Die Bf ist die Witwe nach dem am xx.xx.2017 verstorbenen Ehegatte-Bf. Dieser war Mitglied des Wohlfahrtsfonds der Ärztekammer für Niederösterreich (WFF) und Empfänger einer Versorgungsleistung. Er entrichtete an den Wohlfahrtsfonds entsprechende Pflichtbeiträge.

Die Bf erhielt im Jahr 2017 nach ihrem verstorbenen Ehemann folgende Leistungen aus dem Wohlfahrtsfonds der Ärztekammer für Niederösterreich:

Hinterbliebenenunterstützung gem. § 38 Abs. 1 lit a Satzung WFF € 5.516,61

Ablebensversicherung gem. § 38 Abs. 1 lit b Satzung WFF € 28.549,52

Bestattungsbeihilfe gem. § 37 Abs. 1 und 2 Satzung WFF € 4.000,00

Die Hinterbliebenenunterstützung und die Ablebensversicherung wurden der Bf mit Bescheid des Verwaltungsausschusses des Wohlfahrtsfonds der Ärztekammer NÖ vom antragsgemäß zugesprochen. Ein Zahlungsempfänger war vom Verstorbenen nicht namhaft gemacht worden.

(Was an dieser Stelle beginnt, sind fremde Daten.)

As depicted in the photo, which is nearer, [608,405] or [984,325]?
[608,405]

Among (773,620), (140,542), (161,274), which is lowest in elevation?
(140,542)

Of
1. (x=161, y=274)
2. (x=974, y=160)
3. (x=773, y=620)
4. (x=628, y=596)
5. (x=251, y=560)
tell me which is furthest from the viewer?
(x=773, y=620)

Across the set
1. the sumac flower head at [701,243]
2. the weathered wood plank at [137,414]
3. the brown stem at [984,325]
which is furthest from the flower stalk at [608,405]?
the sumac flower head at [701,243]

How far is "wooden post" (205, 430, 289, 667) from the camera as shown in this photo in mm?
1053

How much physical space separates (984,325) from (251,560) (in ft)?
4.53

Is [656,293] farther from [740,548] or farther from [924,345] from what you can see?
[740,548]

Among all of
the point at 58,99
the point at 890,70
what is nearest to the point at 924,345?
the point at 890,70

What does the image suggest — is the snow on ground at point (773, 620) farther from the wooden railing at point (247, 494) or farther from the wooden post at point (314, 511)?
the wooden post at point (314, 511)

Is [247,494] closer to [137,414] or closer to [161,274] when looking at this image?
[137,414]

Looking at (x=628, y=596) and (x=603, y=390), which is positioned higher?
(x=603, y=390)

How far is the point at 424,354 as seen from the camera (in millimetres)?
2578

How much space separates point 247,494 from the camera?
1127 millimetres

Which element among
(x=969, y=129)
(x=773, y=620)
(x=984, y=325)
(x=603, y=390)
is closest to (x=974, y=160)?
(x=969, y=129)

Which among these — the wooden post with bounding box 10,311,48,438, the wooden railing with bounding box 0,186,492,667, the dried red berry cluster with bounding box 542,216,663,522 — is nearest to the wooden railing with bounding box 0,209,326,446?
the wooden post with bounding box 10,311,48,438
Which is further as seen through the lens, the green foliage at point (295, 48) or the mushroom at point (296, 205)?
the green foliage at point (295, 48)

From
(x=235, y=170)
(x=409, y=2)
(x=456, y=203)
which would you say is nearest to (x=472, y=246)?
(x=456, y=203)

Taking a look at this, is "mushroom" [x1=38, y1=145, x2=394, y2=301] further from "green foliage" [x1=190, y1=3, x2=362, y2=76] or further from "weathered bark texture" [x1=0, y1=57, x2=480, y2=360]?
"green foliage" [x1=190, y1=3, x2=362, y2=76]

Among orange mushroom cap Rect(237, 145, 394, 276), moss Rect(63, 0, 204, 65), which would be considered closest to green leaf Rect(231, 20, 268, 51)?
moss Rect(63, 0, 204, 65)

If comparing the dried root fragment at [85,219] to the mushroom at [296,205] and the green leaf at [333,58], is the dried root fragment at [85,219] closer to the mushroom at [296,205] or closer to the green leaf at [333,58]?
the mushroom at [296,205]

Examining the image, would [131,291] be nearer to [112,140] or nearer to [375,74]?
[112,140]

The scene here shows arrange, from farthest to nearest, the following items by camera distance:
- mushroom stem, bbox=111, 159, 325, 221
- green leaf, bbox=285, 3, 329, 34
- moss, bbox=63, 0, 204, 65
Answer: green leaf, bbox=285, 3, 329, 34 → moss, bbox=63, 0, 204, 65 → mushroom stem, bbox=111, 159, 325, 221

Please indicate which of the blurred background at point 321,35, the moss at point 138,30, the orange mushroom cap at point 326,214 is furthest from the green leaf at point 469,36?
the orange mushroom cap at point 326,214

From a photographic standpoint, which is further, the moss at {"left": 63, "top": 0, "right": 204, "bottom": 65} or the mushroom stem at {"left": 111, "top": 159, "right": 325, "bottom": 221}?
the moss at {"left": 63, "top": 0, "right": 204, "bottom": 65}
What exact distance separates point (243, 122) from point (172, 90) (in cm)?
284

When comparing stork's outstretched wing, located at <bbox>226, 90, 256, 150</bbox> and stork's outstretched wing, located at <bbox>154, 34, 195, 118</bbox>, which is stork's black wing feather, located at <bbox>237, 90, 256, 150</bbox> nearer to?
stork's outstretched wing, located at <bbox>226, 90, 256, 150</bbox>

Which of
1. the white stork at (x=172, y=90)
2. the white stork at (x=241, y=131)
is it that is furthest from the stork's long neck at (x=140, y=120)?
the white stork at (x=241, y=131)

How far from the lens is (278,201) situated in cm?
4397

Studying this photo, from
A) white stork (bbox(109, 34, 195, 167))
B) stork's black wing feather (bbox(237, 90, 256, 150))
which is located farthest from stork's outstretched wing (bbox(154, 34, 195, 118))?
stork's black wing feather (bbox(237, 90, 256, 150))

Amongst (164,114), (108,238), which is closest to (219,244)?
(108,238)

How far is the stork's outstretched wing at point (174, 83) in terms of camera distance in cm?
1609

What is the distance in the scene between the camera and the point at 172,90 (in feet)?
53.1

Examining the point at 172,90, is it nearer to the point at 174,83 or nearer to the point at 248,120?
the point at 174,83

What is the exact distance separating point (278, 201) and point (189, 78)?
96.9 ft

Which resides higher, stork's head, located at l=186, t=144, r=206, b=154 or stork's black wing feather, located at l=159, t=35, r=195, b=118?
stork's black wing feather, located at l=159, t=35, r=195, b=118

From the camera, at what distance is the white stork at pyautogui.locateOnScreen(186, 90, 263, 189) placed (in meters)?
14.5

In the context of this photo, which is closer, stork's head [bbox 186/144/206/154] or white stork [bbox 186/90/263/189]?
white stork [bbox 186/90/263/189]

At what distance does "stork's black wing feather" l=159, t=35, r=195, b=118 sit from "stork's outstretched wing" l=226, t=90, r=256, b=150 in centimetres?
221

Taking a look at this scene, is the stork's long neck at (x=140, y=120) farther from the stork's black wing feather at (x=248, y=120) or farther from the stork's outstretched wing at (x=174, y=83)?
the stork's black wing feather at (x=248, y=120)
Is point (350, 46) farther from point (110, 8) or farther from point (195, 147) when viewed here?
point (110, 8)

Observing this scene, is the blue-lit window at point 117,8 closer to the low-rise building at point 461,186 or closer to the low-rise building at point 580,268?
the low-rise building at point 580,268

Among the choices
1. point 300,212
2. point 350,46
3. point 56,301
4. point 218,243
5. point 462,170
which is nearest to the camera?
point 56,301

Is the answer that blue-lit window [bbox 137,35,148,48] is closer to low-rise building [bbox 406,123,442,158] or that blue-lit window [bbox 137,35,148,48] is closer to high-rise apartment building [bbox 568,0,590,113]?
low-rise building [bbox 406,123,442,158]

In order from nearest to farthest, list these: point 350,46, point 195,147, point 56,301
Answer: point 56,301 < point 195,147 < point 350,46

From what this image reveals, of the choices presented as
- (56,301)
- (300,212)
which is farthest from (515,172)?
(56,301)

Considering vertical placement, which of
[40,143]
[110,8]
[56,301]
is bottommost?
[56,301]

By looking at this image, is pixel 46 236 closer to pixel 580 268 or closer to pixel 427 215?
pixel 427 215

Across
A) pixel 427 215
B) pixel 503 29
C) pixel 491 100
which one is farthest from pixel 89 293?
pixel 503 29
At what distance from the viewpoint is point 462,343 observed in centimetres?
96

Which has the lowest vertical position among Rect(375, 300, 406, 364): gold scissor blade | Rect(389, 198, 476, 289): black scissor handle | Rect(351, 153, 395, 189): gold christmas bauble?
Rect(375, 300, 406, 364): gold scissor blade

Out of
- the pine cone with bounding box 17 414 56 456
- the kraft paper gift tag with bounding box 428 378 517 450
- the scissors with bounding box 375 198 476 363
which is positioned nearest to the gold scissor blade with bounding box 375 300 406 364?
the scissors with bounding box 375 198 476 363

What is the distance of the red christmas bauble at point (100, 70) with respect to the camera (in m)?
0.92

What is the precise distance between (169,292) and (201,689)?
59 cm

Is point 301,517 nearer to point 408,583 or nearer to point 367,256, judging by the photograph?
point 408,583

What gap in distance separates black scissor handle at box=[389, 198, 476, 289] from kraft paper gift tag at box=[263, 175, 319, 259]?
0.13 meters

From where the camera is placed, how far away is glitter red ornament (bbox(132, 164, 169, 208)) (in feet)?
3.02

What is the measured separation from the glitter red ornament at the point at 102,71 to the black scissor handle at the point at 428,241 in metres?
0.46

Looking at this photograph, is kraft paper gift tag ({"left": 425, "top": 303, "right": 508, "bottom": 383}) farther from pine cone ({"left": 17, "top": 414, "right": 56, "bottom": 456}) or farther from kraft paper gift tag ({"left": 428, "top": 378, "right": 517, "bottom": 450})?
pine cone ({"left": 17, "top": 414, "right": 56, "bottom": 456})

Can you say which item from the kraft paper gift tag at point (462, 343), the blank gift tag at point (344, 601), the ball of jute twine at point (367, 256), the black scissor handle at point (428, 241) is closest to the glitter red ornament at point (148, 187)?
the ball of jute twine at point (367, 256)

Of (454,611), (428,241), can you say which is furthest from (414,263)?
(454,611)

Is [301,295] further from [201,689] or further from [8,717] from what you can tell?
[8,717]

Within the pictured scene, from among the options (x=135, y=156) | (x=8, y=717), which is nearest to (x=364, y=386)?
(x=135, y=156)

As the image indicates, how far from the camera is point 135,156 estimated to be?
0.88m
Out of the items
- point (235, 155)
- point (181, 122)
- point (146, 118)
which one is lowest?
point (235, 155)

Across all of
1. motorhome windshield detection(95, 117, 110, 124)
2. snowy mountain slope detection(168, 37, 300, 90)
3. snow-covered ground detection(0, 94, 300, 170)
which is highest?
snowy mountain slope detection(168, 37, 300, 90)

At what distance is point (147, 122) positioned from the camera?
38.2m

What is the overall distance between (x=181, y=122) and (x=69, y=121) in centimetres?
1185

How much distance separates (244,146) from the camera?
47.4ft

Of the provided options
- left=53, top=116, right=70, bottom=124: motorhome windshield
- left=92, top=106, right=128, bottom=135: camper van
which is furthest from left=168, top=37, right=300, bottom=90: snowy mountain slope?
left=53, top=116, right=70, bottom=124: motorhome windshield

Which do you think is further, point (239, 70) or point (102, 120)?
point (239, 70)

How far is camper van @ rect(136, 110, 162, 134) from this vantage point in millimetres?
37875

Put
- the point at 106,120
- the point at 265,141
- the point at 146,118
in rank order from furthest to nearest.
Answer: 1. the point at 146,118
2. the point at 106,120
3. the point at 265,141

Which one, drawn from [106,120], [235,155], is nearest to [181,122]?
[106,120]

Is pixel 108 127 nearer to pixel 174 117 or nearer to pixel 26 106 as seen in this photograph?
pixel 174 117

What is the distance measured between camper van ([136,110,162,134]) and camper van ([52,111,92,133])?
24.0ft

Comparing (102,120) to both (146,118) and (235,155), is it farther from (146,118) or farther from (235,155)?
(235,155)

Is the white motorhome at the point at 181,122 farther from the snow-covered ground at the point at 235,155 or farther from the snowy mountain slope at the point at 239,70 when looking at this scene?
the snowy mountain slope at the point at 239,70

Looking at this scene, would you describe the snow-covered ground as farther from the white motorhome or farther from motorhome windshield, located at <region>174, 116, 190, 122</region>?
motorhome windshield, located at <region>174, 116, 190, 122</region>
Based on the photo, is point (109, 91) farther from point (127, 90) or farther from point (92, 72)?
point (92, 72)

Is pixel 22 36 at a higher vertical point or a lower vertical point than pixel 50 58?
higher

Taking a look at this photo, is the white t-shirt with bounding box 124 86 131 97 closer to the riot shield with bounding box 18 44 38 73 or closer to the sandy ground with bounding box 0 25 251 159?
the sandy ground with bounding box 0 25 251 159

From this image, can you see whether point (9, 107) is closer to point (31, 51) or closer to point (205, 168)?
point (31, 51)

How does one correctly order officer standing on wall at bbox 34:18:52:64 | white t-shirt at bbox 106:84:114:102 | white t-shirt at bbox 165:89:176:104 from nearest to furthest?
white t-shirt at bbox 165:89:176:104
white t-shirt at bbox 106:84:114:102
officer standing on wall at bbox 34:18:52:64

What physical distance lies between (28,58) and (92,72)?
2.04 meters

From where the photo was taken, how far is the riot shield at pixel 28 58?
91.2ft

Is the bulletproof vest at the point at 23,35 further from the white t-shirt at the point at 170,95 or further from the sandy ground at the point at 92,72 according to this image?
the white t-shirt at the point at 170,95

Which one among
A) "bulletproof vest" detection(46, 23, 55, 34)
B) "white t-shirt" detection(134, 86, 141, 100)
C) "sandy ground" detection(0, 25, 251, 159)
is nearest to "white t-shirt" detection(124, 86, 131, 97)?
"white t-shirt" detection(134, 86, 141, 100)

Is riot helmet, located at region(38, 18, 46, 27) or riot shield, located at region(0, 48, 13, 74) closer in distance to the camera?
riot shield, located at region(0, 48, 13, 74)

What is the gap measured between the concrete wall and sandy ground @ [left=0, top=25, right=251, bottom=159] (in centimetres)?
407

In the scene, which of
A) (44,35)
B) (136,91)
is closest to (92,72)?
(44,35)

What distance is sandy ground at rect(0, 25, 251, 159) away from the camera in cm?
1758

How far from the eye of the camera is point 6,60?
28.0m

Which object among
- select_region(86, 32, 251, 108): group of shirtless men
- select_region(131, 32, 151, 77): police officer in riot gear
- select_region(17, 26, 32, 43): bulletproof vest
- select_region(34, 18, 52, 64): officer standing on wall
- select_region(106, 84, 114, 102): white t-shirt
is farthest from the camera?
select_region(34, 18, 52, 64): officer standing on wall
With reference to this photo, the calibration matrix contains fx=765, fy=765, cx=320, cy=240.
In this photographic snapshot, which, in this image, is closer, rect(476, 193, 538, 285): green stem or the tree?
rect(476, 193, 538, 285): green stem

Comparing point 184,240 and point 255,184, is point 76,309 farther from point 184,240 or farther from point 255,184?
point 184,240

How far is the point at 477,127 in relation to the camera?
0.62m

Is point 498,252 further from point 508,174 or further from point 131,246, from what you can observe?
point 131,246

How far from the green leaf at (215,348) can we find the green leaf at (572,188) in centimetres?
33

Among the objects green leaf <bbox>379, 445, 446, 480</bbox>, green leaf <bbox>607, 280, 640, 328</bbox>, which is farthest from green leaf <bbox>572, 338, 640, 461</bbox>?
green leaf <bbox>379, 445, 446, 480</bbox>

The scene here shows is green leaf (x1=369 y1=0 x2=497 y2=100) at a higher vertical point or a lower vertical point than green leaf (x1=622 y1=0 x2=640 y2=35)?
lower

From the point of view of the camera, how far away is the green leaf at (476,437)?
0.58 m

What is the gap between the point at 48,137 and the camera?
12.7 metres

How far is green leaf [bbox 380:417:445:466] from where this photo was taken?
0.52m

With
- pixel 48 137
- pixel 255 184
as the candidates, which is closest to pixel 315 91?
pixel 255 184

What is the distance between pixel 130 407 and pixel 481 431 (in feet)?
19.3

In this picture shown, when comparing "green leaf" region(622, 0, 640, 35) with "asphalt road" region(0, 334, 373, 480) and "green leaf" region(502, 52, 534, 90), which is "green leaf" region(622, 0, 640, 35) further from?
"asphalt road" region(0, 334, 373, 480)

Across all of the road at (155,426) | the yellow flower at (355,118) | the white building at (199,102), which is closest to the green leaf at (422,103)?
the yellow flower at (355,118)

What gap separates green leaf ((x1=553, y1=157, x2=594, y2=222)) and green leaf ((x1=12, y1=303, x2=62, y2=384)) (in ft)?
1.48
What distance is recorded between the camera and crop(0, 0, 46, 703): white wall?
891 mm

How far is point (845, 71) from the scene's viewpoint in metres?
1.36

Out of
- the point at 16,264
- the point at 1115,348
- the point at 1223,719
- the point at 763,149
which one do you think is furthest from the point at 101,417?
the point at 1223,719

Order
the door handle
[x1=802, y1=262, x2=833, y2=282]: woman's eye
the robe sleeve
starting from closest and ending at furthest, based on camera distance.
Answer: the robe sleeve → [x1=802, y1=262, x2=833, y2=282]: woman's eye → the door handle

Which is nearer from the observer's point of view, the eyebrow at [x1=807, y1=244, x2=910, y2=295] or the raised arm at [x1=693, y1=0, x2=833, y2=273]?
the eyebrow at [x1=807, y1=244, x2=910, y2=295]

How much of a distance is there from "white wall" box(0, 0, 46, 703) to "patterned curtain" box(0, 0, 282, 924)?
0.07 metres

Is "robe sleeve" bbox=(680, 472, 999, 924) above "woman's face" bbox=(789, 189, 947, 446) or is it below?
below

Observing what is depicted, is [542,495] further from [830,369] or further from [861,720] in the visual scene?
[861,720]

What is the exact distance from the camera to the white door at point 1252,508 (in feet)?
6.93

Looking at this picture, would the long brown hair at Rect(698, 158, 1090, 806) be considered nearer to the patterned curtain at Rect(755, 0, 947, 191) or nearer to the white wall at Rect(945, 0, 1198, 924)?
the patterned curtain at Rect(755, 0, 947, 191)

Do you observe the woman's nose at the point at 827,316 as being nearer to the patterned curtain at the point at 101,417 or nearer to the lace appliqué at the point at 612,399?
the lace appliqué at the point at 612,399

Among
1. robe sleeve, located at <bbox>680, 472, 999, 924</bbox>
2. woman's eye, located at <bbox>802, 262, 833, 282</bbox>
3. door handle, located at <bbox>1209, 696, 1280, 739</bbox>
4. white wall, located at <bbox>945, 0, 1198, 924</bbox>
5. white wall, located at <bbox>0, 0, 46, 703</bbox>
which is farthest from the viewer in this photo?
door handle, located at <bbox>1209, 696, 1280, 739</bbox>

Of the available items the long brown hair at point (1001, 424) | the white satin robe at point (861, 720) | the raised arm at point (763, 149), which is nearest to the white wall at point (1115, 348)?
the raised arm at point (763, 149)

Die Bestattungsbeihilfe wurde der Bf mit Bescheid des Verwaltungsausschusses des Wohlfahrtsfonds der Ärztekammer NÖ mit Bescheid vom antragsgemäß zugesprochen.

Beweiswürdigung

Der festgestellte Sachverhalt gründet sich auf die vorgelegten Verwaltungsakte sowie das Vorbringen der Bf und die von ihr vorgelegten Unterlagen und ist unstrittig.

Rechtliche Beurteilung

Gemäß § 4 Abs 4 Z 1 lit b EStG 1988 sind Pflichtbeiträge zu Versorgungs- und Unterstützungseinrichtungen der Kammern der selbständig Erwerbstätigen Betriebsausgaben, soweit diese Einrichtungen der Kranken-, Unfall-, Alters-, Invaliditäts- und Hinterbliebenenversorgung dienen.

Gemäß § 22 Z 4 EStG 1988 sind Bezüge und Vorteile aus Versorgungs- und Unterstützungseinrichtungen der Kammern der selbständig Erwerbstätigen, soweit sie nicht unter § 25 fallen, Einkünfte aus selbständiger Arbeit.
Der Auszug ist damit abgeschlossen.